Organisatie en Strategie – Economie en bedrijfseconomie
Week 1
Organisatie: Bewust gecoördineerde sociale entiteit, met identificeerbare grenzen, die op
continue basis functioneert om gemeenschappelijke LT-doelen te bereiken
Strategie: Expliciete keuze voor bepaalde activiteiten, die het de onderneming mogelijk
maken haar doelen te bereiken/Bepaalt het raamwerk van de activiteiten van een
onderneming en voorziet in richtlijnen voor het coördineren van deze activiteiten, zodat een
onderneming kan inspelen op een veranderende omgeving
Onderneming:
- Grenzen van de onderneming geven de
activiteiten van de onderneming weer:
Productieketen
• Horizontaal: Welke producten produceren?
Hoeveel?
▪ Shell: Benzine, gas, chemie,
alternatieve energie
• Verticaal: Welk deel doe je zelf/doet een ander?
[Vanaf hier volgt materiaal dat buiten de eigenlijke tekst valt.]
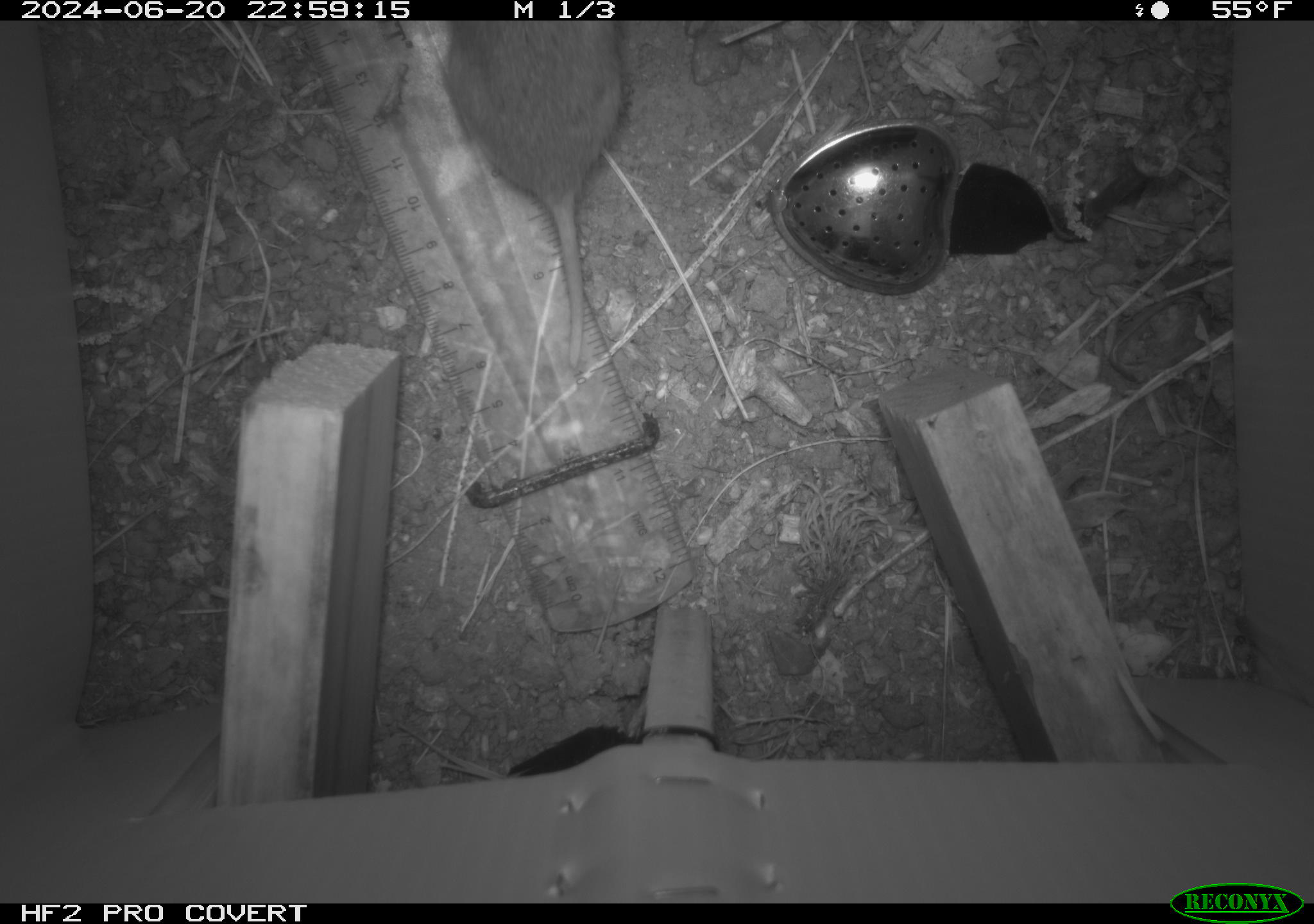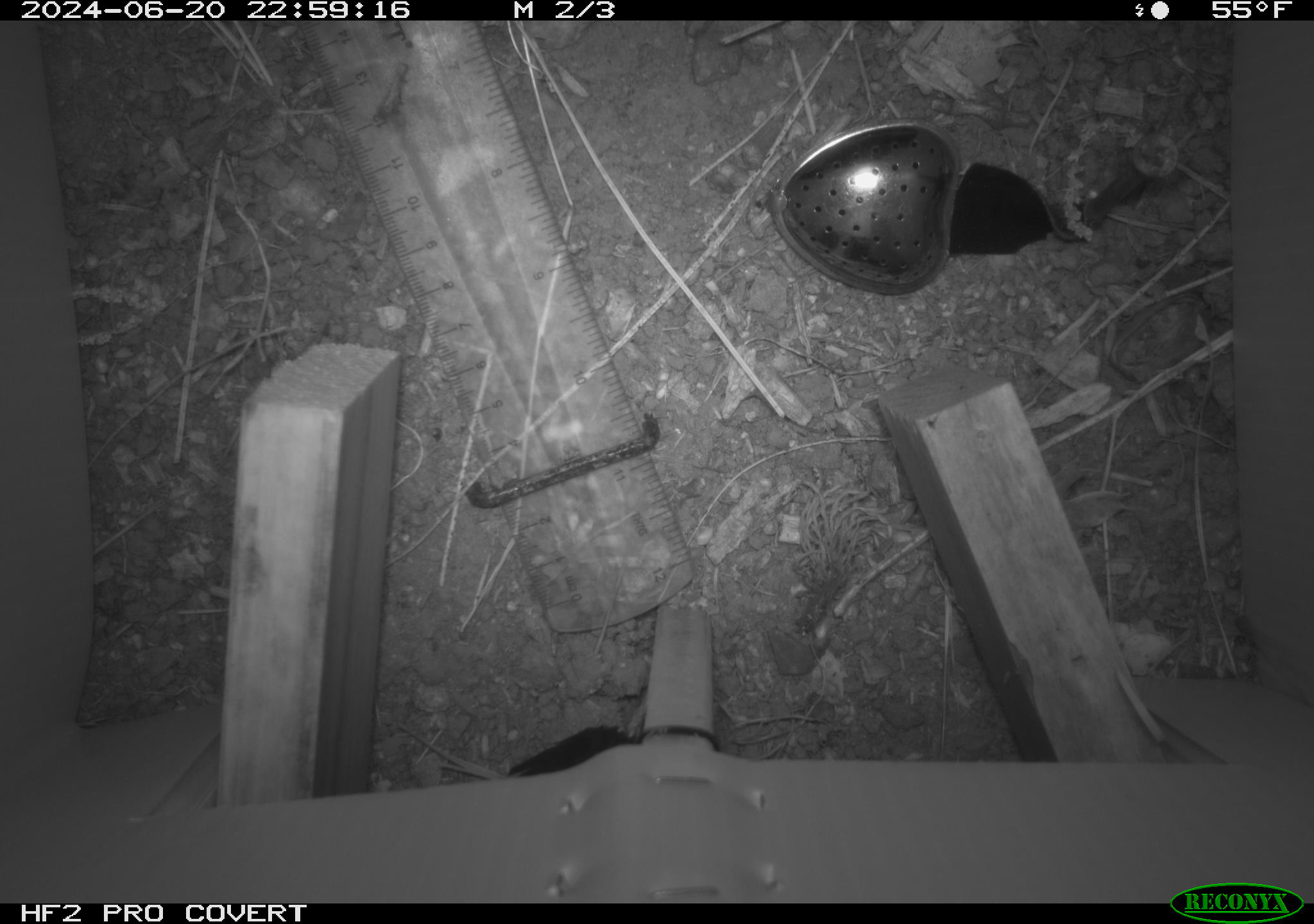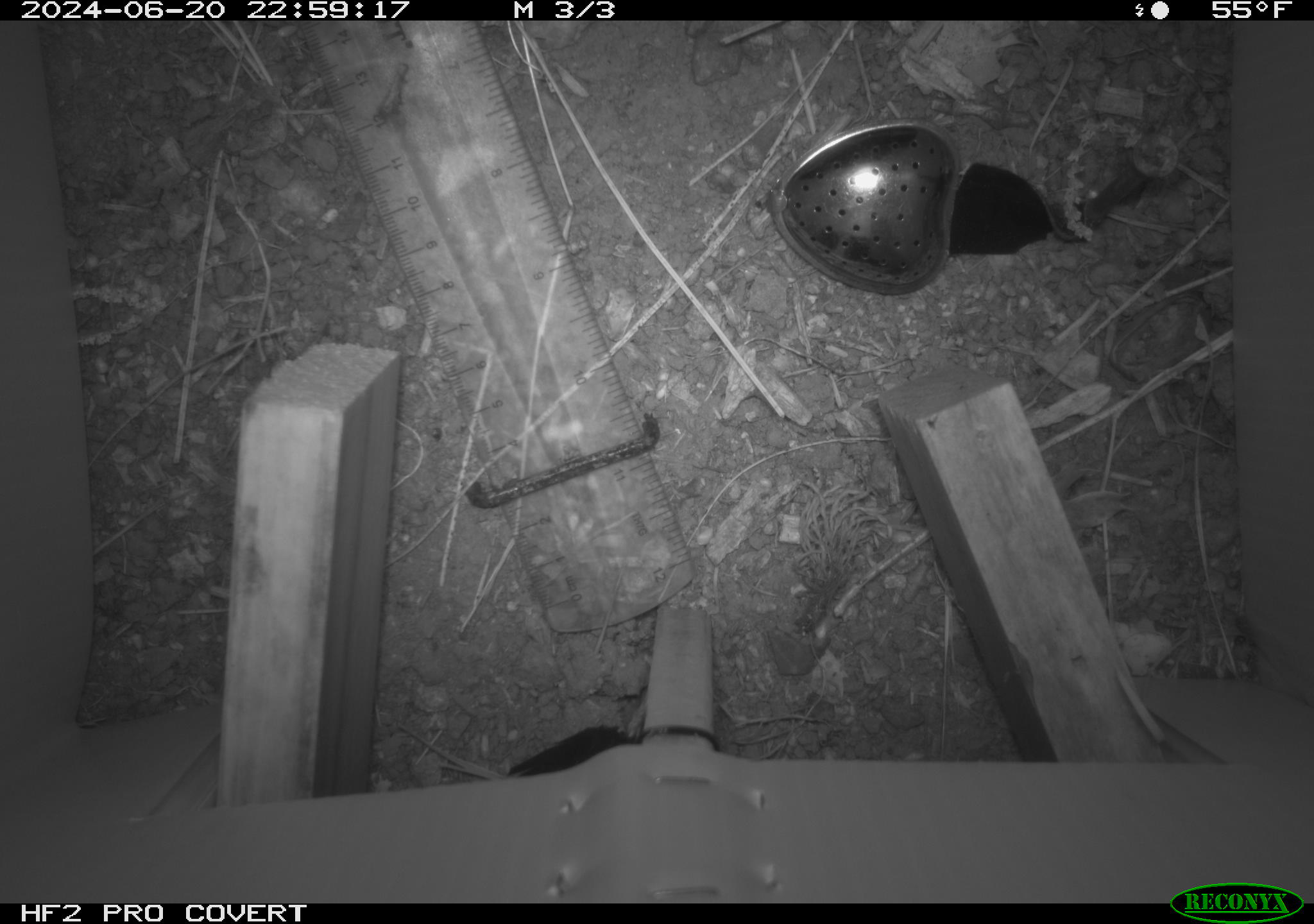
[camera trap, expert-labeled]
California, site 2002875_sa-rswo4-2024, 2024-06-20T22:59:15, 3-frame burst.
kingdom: Animalia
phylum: Chordata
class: Mammalia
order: Rodentia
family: Cricetidae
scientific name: Arvicolinae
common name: voles, lemmings, and muskrats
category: arvicolinae subfamily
Arvicolinae subfamily (voles, lemmings, and muskrats) (Arvicolinae).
▪ Shell: Exploratie, boor- en extractieactiviteiten, transport en opslag, distributie naar
consument
• Geografisch: Op welk geografisch deel richten?
▪ Shell: Wereldwijd
Markt:
- De markt van de onderneming wordt gedefinieerd door de mate van
substitutie tussen producten van verschillende ondernemingen
• Strategische keuzes ene onderneming beïnvloeden prestaties anderen
▪ Vergelijkbare prestatiekarakteristieken, vergelijkbaar in gebruik, verkoop in hetzelfde
geografische gebied
❖ Shell: Pogingen om te verschillen van anderen
- Concurrentie:
• Strategische commitment
▪ Shell: Strategische commitment door investeringen in olieprojecten
• Toe- en uittreding
▪ Shell: Controle essentiële bronnen voor staatsbedrijven, schaalvoordelen
Omgeving:
- De omgeving omvat niet-industrie specifieke factoren die organisaties beïnvloeden
• Politiek/juridisch, economisch, sociaal/cultureel, technologisch
▪ Shell: Milie, wisselkoersen, publieke opinie, R&D, geografische diversiteit
- Concurrentievoordeel behalen en behouden
• Shell: Inkrimpen personeel, verkoop retail/raffinage, focus op
winstgevendste onderdelen/groeipotentieel
Vijf krachten model: Porter
- Interne concurrentie: Strijd om marktaandeel binnen een industrie/markt
, • Wat is de markt? (producten en geografie)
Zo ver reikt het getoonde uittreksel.